China, of course, changes that particular dynamic because they have a history of thinking very long term and if the corporations don’t follow their advice, heads are removed. China is becoming the driving economic force in the world and as corporations are run by sociopathic scum that have no moral ethics whatsoever the Western democracies are particularly vulnerable to the the long term thinking of China.

So I cry more often in sadness than in joy. The USA, which for all its faults, I once regarded as the greatest of countries, has become an idiotocracy. Someone once said, “Shit tends to float”. Never were truer words spoken in regards to the US electoral system and sadly, it has become gamed to that fact. The shit are the ones that get the money to compete at the electoral level. Any person of moral conscience that succeeds is denigrated and thrown to the sidelines of public discourse unless it serves a narrative of corporate advantage. The internet has alleviated that a tiny bit, but realistically, no.
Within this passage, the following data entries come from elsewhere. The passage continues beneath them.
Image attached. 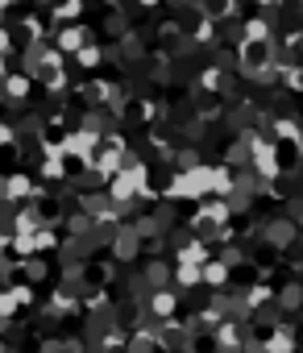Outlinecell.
Listing matches in <instances>:
<instances>
[{
  "label": "cell",
  "instance_id": "6da1fadb",
  "mask_svg": "<svg viewBox=\"0 0 303 353\" xmlns=\"http://www.w3.org/2000/svg\"><path fill=\"white\" fill-rule=\"evenodd\" d=\"M279 150L274 146H258V167H262V175H279V158H274Z\"/></svg>",
  "mask_w": 303,
  "mask_h": 353
},
{
  "label": "cell",
  "instance_id": "7a4b0ae2",
  "mask_svg": "<svg viewBox=\"0 0 303 353\" xmlns=\"http://www.w3.org/2000/svg\"><path fill=\"white\" fill-rule=\"evenodd\" d=\"M25 191H29V179H25V175H13V179L5 183V196H25Z\"/></svg>",
  "mask_w": 303,
  "mask_h": 353
},
{
  "label": "cell",
  "instance_id": "3957f363",
  "mask_svg": "<svg viewBox=\"0 0 303 353\" xmlns=\"http://www.w3.org/2000/svg\"><path fill=\"white\" fill-rule=\"evenodd\" d=\"M204 258H208V253H204L199 245H187L183 253H179V262H204Z\"/></svg>",
  "mask_w": 303,
  "mask_h": 353
},
{
  "label": "cell",
  "instance_id": "277c9868",
  "mask_svg": "<svg viewBox=\"0 0 303 353\" xmlns=\"http://www.w3.org/2000/svg\"><path fill=\"white\" fill-rule=\"evenodd\" d=\"M170 308H174V299H170V295H158V299H154V312H158V316H166Z\"/></svg>",
  "mask_w": 303,
  "mask_h": 353
},
{
  "label": "cell",
  "instance_id": "5b68a950",
  "mask_svg": "<svg viewBox=\"0 0 303 353\" xmlns=\"http://www.w3.org/2000/svg\"><path fill=\"white\" fill-rule=\"evenodd\" d=\"M96 58H100V50H92V46H87V50H79V62H83V67H92Z\"/></svg>",
  "mask_w": 303,
  "mask_h": 353
},
{
  "label": "cell",
  "instance_id": "8992f818",
  "mask_svg": "<svg viewBox=\"0 0 303 353\" xmlns=\"http://www.w3.org/2000/svg\"><path fill=\"white\" fill-rule=\"evenodd\" d=\"M100 171H104V175L116 171V154H104V158H100Z\"/></svg>",
  "mask_w": 303,
  "mask_h": 353
},
{
  "label": "cell",
  "instance_id": "52a82bcc",
  "mask_svg": "<svg viewBox=\"0 0 303 353\" xmlns=\"http://www.w3.org/2000/svg\"><path fill=\"white\" fill-rule=\"evenodd\" d=\"M9 91L13 96H25V79H9Z\"/></svg>",
  "mask_w": 303,
  "mask_h": 353
},
{
  "label": "cell",
  "instance_id": "ba28073f",
  "mask_svg": "<svg viewBox=\"0 0 303 353\" xmlns=\"http://www.w3.org/2000/svg\"><path fill=\"white\" fill-rule=\"evenodd\" d=\"M9 312H13V299H9V295H0V316H9Z\"/></svg>",
  "mask_w": 303,
  "mask_h": 353
},
{
  "label": "cell",
  "instance_id": "9c48e42d",
  "mask_svg": "<svg viewBox=\"0 0 303 353\" xmlns=\"http://www.w3.org/2000/svg\"><path fill=\"white\" fill-rule=\"evenodd\" d=\"M9 137H13V129H5V125H0V146H5Z\"/></svg>",
  "mask_w": 303,
  "mask_h": 353
},
{
  "label": "cell",
  "instance_id": "30bf717a",
  "mask_svg": "<svg viewBox=\"0 0 303 353\" xmlns=\"http://www.w3.org/2000/svg\"><path fill=\"white\" fill-rule=\"evenodd\" d=\"M145 5H158V0H145Z\"/></svg>",
  "mask_w": 303,
  "mask_h": 353
}]
</instances>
The planet is facing monumental challenges due to man-made climate changes. These changes are already affecting all of us. Nothing is being done on the Western democracy side because that might affect the next quarterly earnings of the corporations that run them. As an aside, the corporatocracy knows their actions are ultimately going to kill BILLIONS of us. There is no other possible outcome. They say otherwise. They lie. Realistically, the planet cannot support the people that live currently on it. Yet, we, as a species, continue to propagate beyond that. Do you think China does not consider these scenarios?

So I cry. My grandchildren very likely will live through hell, or die. I regret to say that hate fills a large portion of my character. I try and balance that through my art which I do simply on the hope I make people smile. Then I read of of Robin Williams. A person who made tens of millions smile over the decades and he killed himself. I wonder if it was his inner demons that truly made him take his life or was it those demons attacked his sense of helplessness that he felt observing the world in 2014. I know I feel that way but I do not suffer from clinical depression. If I did, I am pretty sure I would be dead.

Monster from the Id said...

Oh, I expect the people at the top in China are sociopaths as well, though I will accept that they might be shrewder than our sociopaths.

After all, their system is also hierarchical.

In any hierarchical system, sociopaths will have a huge advantage over non-sociopaths in the competition for higher rank, due to the grim fact that the sociopaths are not handicapped by empathy or conscience.

Hence, sociopaths tend to rise to the top of any hierarchical system.

I don't see any way out of this trap.

Anonymous said...

Obviously, David Brooks is no Republican. He's just an independent and open-minded thinker who carefully examines all relevant arguments on any given issue and then makes up his mind based on whatever the facts of the case tells him. It's purely a coincidence that he always lands on the same side as the GOP.

Batocchio said...

If they cared about evidence – and fairness – and honesty, especially about policy and history – they wouldn't be conservatives. Feature, not a bug. (Good post, obviously.)